[SELECTED PASSAGE]
* begin *

On the other hand, given some arbitrary strategy \(\Lambda ^{ev}\) of \(\mathcal E \), for \(\mathcal A \)’s belief we have

$$\begin{aligned} \Pr (\{a\}|\mu )&= \Pr (\{a\}|\mu ,h)\Pr (h|\mu )+\Pr (\{a\}|\mu ,l)\Pr (l|\mu ) \nonumber \\&= \left[ \Pr (\{a\}|h)-\Pr (\{a\}|l)\right] \Pr (h|\mu )+\Pr (\{a\}|l) \end{aligned}$$

(9)

where the second equality follows from the fact that \(\mu \) is redundant for \(\mathcal A \)’s inference about \(\mathcal E \)’s action when conditioning on the quality of the project. Since in any equilibrium \(\mathcal E \) uses a cutoff strategy, we have \(\Pr (\{a\}|h)-\Pr (\{a\}|l)=\Pr (\sigma \ge \overline{\sigma }|h)-\Pr (\sigma \ge \overline{\sigma }|l)=F^{l}(\overline{ \sigma })-F^{h}(\overline{\sigma })\). The monotone likelihood ratio property implies first order stochastic dominance, and thus \(F^{l}(\overline{\sigma } )-F^{h}(\overline{\sigma })>0\). On the other hand, by Bayes’ Rule we have

$$\begin{aligned} \Pr (h|\mu )=\frac{g^{h}(\mu )\pi }{g^{h}(\mu )\pi +g^{l}(\mu )\left( 1-\pi \right) }=\frac{\frac{g^{h}(\mu )}{g^{l}(\mu )}\frac{\pi }{1-\pi }}{\frac{g^{h}(\mu )}{g^{l}(\mu )}\frac{\pi }{1-\pi }+1} \end{aligned}$$

(10)

* end *

[CHALLENGE 1] Reproduce the excerpt on the equilibrium belief derivation word for word, in full.
The excerpt and the records have no connection to each other.

[EXERCISE MATERIALS]
* begin *

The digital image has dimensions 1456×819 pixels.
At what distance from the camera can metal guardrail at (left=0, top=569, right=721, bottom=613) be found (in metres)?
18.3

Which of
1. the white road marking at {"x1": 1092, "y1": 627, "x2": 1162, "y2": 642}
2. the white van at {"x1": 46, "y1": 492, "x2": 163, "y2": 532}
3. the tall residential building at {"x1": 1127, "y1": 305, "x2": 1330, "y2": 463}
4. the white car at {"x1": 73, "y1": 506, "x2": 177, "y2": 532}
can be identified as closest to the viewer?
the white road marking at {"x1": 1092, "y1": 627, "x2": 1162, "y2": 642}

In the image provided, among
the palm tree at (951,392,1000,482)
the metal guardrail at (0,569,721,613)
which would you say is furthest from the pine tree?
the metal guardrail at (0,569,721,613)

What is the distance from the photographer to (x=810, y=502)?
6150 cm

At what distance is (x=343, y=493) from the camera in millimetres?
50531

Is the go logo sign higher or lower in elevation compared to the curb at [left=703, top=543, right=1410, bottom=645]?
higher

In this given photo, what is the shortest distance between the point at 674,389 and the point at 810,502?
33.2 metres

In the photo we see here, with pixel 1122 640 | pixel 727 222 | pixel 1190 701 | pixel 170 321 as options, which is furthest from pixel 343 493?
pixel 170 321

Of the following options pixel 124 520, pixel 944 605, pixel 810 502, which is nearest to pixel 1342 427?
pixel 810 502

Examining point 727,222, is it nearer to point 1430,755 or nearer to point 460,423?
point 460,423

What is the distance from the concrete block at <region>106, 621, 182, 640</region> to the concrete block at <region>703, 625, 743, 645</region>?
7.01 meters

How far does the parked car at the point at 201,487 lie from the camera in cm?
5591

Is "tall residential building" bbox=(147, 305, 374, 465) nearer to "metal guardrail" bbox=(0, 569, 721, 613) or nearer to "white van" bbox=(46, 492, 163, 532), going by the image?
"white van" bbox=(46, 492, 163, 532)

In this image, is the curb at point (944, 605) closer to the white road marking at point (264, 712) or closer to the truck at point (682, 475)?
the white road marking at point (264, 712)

* end *

[CHALLENGE 2] Recast the lines of the records as a JSON list of strings with one string per line and blank lines omitted, starting with the line containing "Is the go logo" and going on through the line containing "33.2 metres". Include only those lines.

[TASK ANSWER 1]
On the other hand, given some arbitrary strategy \(\Lambda ^{ev}\) of \(\mathcal E \), for \(\mathcal A \)’s belief we have

$$\begin{aligned} \Pr (\{a\}|\mu )&= \Pr (\{a\}|\mu ,h)\Pr (h|\mu )+\Pr (\{a\}|\mu ,l)\Pr (l|\mu ) \nonumber \\&= \left[ \Pr (\{a\}|h)-\Pr (\{a\}|l)\right] \Pr (h|\mu )+\Pr (\{a\}|l) \end{aligned}$$

(9)

where the second equality follows from the fact that \(\mu \) is redundant for \(\mathcal A \)’s inference about \(\mathcal E \)’s action when conditioning on the quality of the project. Since in any equilibrium \(\mathcal E \) uses a cutoff strategy, we have \(\Pr (\{a\}|h)-\Pr (\{a\}|l)=\Pr (\sigma \ge \overline{\sigma }|h)-\Pr (\sigma \ge \overline{\sigma }|l)=F^{l}(\overline{ \sigma })-F^{h}(\overline{\sigma })\). The monotone likelihood ratio property implies first order stochastic dominance, and thus \(F^{l}(\overline{\sigma } )-F^{h}(\overline{\sigma })>0\). On the other hand, by Bayes’ Rule we have

$$\begin{aligned} \Pr (h|\mu )=\frac{g^{h}(\mu )\pi }{g^{h}(\mu )\pi +g^{l}(\mu )\left( 1-\pi \right) }=\frac{\frac{g^{h}(\mu )}{g^{l}(\mu )}\frac{\pi }{1-\pi }}{\frac{g^{h}(\mu )}{g^{l}(\mu )}\frac{\pi }{1-\pi }+1} \end{aligned}$$

(10)

[TASK ANSWER 2]
[
  "Is the go logo sign higher or lower in elevation compared to the curb at [left=703, top=543, right=1410, bottom=645]?",
  "higher",
  "In this given photo, what is the shortest distance between the point at 674,389 and the point at 810,502?",
  "33.2 metres"
]